-- Start Stored data --

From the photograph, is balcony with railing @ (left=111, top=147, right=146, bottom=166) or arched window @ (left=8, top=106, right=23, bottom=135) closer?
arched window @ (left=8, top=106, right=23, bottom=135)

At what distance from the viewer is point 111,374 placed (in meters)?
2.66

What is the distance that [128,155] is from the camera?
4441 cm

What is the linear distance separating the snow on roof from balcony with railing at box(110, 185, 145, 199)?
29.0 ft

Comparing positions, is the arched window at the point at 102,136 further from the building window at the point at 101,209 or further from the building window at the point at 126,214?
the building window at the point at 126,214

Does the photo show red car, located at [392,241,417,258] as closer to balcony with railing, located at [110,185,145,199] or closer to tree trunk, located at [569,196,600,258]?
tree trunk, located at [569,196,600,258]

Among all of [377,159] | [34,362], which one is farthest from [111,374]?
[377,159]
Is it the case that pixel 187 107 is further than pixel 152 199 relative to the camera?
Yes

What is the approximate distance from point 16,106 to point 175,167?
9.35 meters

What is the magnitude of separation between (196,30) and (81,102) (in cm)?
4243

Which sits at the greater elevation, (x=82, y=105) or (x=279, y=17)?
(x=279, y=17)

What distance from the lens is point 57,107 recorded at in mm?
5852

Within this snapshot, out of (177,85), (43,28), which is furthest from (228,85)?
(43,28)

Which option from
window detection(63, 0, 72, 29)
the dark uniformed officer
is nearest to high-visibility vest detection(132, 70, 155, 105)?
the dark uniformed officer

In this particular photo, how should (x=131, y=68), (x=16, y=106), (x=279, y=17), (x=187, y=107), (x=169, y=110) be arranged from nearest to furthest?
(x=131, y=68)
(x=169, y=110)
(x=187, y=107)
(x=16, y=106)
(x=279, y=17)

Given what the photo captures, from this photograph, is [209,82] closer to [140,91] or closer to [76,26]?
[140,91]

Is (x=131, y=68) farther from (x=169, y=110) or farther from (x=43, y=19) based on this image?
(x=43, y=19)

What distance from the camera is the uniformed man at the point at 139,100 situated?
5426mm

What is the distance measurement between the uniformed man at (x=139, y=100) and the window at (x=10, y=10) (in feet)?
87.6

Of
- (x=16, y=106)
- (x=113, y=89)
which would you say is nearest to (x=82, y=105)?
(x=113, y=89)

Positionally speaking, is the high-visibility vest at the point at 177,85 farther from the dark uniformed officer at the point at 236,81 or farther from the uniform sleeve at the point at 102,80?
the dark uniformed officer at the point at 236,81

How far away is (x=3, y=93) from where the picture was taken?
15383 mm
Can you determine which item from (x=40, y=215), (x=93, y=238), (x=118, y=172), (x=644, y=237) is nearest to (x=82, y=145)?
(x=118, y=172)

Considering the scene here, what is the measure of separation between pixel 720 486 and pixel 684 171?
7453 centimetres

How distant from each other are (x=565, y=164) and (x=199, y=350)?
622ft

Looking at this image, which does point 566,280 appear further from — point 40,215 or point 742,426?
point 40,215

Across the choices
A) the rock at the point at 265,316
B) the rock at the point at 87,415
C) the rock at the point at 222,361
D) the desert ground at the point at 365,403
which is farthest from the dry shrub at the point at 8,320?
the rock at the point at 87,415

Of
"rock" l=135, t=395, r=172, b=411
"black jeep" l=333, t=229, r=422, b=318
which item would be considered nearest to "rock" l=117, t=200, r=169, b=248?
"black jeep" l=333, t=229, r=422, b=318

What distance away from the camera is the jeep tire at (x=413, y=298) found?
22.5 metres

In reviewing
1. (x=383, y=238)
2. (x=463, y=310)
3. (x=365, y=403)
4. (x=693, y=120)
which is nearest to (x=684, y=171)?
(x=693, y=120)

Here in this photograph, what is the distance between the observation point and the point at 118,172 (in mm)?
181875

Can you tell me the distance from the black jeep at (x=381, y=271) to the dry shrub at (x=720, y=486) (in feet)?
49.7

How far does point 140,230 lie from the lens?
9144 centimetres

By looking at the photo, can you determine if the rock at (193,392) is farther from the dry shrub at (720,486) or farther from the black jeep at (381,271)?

-- End Stored data --
-- Start Stored data --

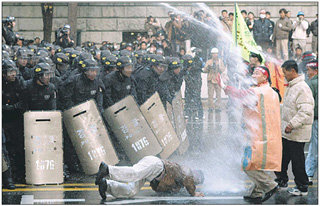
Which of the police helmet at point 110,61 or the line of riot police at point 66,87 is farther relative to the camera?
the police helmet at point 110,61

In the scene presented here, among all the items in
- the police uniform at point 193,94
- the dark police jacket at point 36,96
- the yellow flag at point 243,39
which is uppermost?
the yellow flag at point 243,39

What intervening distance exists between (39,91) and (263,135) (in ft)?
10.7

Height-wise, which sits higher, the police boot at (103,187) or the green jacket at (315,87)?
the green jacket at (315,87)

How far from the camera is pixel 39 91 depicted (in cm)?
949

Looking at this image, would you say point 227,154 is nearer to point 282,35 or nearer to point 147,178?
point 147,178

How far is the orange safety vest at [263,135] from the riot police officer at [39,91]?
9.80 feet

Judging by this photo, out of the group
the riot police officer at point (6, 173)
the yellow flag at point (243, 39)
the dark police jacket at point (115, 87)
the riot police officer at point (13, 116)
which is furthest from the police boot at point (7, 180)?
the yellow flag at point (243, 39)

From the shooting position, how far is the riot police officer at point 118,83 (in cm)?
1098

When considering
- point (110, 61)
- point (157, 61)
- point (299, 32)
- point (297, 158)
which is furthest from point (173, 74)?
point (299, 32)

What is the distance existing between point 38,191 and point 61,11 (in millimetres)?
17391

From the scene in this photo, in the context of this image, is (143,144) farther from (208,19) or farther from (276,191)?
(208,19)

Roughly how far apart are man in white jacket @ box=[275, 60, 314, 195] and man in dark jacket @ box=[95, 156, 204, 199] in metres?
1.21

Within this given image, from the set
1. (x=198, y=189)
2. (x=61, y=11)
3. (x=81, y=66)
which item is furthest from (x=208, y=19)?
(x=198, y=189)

-- End Stored data --

[What you should do]
Reproduce the listing lines starting with the line that contains "Positionally speaking, is" and going on through the line that contains "9144 centimetres", switching "dry shrub" to "dead bush" and leaving everything else unchanged. Give only those lines.

[Result of the task]
Positionally speaking, is the high-visibility vest at the point at 177,85 farther from the dark uniformed officer at the point at 236,81 or farther from the uniform sleeve at the point at 102,80?
the dark uniformed officer at the point at 236,81

How far away is (x=3, y=93) from where the picture was taken?
15383 mm
Can you determine which item from (x=40, y=215), (x=93, y=238), (x=118, y=172), (x=644, y=237) is nearest to (x=82, y=145)?
(x=118, y=172)

Considering the scene here, what is the measure of separation between pixel 720 486 and pixel 684 171?
7453 centimetres

How distant from each other are (x=565, y=164) and (x=199, y=350)?
622ft

Looking at this image, which does point 566,280 appear further from — point 40,215 or point 742,426?
point 40,215

Across the choices
A) the rock at the point at 265,316
B) the rock at the point at 87,415
C) the rock at the point at 222,361
D) the desert ground at the point at 365,403
which is farthest from the dead bush at the point at 8,320?
the rock at the point at 87,415

Of
"rock" l=135, t=395, r=172, b=411
"black jeep" l=333, t=229, r=422, b=318
which item would be considered nearest to "rock" l=117, t=200, r=169, b=248?
"black jeep" l=333, t=229, r=422, b=318

What distance away from the camera is the jeep tire at (x=413, y=298) found?
22.5 metres

In reviewing
1. (x=383, y=238)
2. (x=463, y=310)
3. (x=365, y=403)
4. (x=693, y=120)
which is nearest to (x=684, y=171)?
(x=693, y=120)

Here in this photograph, what is the distance between the observation point and the point at 118,172 (in mm)?
181875

Can you tell me the distance from the black jeep at (x=381, y=271) to the dead bush at (x=720, y=486) (in feet)?
49.7

How far does point 140,230 lie from the lens?
9144 centimetres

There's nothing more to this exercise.